__Required work__. Output, without alteration, the first line of the entries and each line after it, stopping with the line that contains "REAR CALIPER".

=====

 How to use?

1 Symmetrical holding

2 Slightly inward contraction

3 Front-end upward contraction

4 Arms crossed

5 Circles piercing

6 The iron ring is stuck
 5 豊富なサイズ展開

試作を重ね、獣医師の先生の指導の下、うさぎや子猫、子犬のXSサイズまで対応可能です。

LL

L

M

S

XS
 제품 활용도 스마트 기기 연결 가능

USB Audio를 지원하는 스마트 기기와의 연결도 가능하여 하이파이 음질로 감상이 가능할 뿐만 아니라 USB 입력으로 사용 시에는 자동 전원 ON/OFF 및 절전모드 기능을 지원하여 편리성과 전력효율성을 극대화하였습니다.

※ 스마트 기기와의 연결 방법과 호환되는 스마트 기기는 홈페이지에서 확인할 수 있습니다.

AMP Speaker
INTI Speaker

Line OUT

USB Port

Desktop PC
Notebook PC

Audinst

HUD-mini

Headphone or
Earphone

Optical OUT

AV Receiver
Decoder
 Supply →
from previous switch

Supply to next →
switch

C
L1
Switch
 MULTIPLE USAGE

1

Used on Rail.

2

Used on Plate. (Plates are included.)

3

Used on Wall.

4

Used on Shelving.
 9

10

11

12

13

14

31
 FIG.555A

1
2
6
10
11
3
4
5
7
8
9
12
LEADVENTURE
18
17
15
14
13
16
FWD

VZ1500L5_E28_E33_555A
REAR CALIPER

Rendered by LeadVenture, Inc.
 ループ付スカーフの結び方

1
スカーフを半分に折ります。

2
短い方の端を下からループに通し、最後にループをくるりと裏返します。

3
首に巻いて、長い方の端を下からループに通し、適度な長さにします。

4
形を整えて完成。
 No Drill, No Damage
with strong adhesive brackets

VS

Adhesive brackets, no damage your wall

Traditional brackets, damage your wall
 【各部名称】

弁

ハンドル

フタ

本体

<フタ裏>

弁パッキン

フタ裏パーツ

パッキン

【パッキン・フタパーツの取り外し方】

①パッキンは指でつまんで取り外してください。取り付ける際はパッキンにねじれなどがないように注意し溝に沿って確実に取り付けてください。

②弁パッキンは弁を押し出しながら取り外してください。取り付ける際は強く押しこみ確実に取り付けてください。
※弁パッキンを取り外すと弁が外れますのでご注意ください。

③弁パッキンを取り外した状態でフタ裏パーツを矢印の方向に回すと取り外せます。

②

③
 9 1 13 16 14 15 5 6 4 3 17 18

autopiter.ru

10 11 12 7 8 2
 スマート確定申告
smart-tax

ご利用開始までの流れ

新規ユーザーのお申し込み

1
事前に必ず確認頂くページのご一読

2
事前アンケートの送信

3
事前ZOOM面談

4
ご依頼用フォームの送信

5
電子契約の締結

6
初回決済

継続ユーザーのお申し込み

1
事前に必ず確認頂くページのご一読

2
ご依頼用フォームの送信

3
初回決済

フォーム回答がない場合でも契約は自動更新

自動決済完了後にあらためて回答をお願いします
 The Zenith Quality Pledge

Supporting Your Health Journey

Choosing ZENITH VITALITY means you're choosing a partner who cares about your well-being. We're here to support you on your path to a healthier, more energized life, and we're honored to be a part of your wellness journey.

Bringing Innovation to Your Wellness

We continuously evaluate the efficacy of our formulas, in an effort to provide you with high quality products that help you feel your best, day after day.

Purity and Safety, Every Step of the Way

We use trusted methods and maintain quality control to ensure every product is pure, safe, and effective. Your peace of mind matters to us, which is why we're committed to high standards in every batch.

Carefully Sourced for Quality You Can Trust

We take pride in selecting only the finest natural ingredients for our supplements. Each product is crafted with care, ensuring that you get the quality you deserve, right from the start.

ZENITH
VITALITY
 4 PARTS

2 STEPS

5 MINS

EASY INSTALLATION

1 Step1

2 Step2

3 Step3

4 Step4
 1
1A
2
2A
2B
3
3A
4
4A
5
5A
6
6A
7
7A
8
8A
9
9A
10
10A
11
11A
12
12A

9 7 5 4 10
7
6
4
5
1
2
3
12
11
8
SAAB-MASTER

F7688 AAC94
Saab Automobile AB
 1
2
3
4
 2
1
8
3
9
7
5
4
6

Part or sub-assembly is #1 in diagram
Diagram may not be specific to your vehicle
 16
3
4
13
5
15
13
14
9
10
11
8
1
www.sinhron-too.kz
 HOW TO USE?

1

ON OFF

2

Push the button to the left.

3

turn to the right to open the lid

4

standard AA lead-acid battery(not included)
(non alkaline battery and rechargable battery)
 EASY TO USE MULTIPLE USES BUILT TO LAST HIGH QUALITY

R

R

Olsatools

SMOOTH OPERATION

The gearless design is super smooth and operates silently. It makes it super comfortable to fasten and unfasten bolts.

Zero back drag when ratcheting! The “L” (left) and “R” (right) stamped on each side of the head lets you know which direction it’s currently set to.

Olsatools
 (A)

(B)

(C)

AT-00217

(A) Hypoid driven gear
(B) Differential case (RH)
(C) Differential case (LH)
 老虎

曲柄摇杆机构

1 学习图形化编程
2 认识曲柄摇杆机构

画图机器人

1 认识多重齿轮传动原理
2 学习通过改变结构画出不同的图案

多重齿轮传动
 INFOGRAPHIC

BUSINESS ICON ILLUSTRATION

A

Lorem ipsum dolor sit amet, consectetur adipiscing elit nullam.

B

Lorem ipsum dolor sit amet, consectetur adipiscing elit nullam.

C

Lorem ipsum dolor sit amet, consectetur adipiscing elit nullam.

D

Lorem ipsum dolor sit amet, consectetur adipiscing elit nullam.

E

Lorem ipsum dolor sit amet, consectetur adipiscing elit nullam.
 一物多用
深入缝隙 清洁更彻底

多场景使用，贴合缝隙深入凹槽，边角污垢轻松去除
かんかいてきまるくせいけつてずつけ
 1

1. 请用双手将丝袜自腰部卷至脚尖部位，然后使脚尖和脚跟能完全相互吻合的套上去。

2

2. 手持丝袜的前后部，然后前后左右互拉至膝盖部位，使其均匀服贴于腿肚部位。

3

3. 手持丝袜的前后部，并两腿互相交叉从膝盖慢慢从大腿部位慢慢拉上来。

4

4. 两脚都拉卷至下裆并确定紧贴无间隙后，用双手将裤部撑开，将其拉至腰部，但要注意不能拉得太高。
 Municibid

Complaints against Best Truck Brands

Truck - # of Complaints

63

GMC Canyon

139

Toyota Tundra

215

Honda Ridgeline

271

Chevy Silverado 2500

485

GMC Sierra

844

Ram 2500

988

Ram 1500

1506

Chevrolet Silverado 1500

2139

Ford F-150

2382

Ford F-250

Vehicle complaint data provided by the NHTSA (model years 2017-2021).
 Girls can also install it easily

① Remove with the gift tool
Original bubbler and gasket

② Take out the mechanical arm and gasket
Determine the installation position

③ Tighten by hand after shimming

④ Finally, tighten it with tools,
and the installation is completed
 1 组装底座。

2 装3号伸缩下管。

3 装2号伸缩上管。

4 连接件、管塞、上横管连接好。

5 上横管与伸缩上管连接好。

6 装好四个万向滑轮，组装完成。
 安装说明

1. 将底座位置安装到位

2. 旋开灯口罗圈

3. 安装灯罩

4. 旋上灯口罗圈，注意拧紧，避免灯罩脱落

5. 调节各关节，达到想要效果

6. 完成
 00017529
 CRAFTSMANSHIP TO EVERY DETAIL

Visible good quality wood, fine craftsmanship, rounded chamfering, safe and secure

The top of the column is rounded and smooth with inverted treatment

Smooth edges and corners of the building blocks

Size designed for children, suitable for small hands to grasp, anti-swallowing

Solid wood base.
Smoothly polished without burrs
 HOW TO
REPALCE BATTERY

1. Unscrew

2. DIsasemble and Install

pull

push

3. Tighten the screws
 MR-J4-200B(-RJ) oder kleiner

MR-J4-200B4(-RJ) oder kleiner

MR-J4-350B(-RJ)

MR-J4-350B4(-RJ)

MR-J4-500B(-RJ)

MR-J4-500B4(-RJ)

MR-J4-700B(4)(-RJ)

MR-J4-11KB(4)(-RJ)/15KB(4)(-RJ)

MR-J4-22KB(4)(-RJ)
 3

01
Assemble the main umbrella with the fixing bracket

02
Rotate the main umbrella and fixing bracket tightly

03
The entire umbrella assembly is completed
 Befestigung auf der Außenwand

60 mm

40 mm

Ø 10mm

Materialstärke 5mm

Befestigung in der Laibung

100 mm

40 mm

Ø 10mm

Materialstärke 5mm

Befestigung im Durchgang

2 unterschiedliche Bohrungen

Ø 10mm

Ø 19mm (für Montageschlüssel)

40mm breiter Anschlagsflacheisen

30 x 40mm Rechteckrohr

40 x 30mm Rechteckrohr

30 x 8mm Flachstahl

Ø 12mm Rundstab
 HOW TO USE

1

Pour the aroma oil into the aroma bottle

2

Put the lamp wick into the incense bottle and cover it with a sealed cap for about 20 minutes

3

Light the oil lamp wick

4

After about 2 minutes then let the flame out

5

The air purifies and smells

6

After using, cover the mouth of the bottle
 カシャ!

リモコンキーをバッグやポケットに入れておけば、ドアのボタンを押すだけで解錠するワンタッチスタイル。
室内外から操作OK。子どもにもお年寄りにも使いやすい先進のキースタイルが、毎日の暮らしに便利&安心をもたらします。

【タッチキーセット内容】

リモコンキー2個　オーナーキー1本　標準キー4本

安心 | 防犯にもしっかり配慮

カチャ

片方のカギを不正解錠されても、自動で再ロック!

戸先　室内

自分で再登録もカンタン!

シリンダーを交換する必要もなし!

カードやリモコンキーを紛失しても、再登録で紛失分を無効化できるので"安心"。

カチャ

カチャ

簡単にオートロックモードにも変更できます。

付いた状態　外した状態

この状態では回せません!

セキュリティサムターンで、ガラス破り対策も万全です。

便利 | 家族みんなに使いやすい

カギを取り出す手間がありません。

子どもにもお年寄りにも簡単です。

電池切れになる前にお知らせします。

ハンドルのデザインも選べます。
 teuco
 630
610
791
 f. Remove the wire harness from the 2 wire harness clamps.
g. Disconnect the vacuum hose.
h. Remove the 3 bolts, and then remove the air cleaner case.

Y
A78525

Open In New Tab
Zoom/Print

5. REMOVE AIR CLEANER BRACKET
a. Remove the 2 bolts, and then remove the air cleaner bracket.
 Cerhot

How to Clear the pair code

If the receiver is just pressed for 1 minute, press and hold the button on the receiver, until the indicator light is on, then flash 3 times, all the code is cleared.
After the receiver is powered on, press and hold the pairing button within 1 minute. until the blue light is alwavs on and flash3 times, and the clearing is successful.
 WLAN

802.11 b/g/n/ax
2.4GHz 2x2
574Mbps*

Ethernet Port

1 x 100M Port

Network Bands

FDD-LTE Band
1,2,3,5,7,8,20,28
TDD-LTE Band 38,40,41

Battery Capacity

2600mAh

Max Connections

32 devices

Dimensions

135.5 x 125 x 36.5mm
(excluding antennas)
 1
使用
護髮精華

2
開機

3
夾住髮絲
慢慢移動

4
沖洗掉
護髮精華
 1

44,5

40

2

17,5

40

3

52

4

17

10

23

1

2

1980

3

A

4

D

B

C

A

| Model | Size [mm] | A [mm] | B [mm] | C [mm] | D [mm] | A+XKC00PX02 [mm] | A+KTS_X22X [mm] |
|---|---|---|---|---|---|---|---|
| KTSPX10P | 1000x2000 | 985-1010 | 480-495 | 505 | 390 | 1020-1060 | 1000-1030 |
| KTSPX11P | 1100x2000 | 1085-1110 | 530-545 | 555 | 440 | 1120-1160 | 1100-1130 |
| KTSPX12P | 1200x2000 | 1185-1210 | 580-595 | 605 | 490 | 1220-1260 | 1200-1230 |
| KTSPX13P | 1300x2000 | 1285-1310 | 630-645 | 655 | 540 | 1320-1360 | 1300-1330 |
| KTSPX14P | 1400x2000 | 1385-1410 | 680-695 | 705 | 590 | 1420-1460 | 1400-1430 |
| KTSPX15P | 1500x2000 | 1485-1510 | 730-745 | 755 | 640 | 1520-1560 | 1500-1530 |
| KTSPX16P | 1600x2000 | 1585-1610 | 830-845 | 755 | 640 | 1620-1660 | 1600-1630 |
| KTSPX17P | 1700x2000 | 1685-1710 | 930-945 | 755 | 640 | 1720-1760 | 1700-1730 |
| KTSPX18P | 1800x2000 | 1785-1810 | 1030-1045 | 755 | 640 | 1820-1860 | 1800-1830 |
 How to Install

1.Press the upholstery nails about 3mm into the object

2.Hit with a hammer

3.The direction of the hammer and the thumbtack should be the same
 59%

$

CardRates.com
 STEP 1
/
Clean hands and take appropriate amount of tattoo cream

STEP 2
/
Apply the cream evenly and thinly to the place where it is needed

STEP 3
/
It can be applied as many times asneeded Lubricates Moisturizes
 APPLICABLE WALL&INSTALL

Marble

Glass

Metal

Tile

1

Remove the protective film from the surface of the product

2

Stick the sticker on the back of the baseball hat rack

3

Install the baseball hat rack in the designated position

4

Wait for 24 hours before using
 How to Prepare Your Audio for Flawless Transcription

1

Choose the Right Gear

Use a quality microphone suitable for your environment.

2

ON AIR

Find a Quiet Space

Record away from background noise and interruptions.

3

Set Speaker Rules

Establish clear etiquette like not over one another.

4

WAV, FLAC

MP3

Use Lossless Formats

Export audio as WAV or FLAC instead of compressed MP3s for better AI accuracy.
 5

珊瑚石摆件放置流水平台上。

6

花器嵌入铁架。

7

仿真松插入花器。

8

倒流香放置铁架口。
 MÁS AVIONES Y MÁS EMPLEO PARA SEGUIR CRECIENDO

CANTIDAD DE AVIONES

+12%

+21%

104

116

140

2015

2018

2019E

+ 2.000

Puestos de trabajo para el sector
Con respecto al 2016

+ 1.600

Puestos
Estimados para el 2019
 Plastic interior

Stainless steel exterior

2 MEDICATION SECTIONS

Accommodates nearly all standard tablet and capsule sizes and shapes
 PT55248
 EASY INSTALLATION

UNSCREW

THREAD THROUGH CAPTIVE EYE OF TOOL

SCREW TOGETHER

=====

__Result of the exercise__.
 How to use?

1 Symmetrical holding

2 Slightly inward contraction

3 Front-end upward contraction

4 Arms crossed

5 Circles piercing

6 The iron ring is stuck
 5 豊富なサイズ展開

試作を重ね、獣医師の先生の指導の下、うさぎや子猫、子犬のXSサイズまで対応可能です。

LL

L

M

S

XS
 제품 활용도 스마트 기기 연결 가능

USB Audio를 지원하는 스마트 기기와의 연결도 가능하여 하이파이 음질로 감상이 가능할 뿐만 아니라 USB 입력으로 사용 시에는 자동 전원 ON/OFF 및 절전모드 기능을 지원하여 편리성과 전력효율성을 극대화하였습니다.

※ 스마트 기기와의 연결 방법과 호환되는 스마트 기기는 홈페이지에서 확인할 수 있습니다.

AMP Speaker
INTI Speaker

Line OUT

USB Port

Desktop PC
Notebook PC

Audinst

HUD-mini

Headphone or
Earphone

Optical OUT

AV Receiver
Decoder
 Supply →
from previous switch

Supply to next →
switch

C
L1
Switch
 MULTIPLE USAGE

1

Used on Rail.

2

Used on Plate. (Plates are included.)

3

Used on Wall.

4

Used on Shelving.
 9

10

11

12

13

14

31
 FIG.555A

1
2
6
10
11
3
4
5
7
8
9
12
LEADVENTURE
18
17
15
14
13
16
FWD

VZ1500L5_E28_E33_555A
REAR CALIPER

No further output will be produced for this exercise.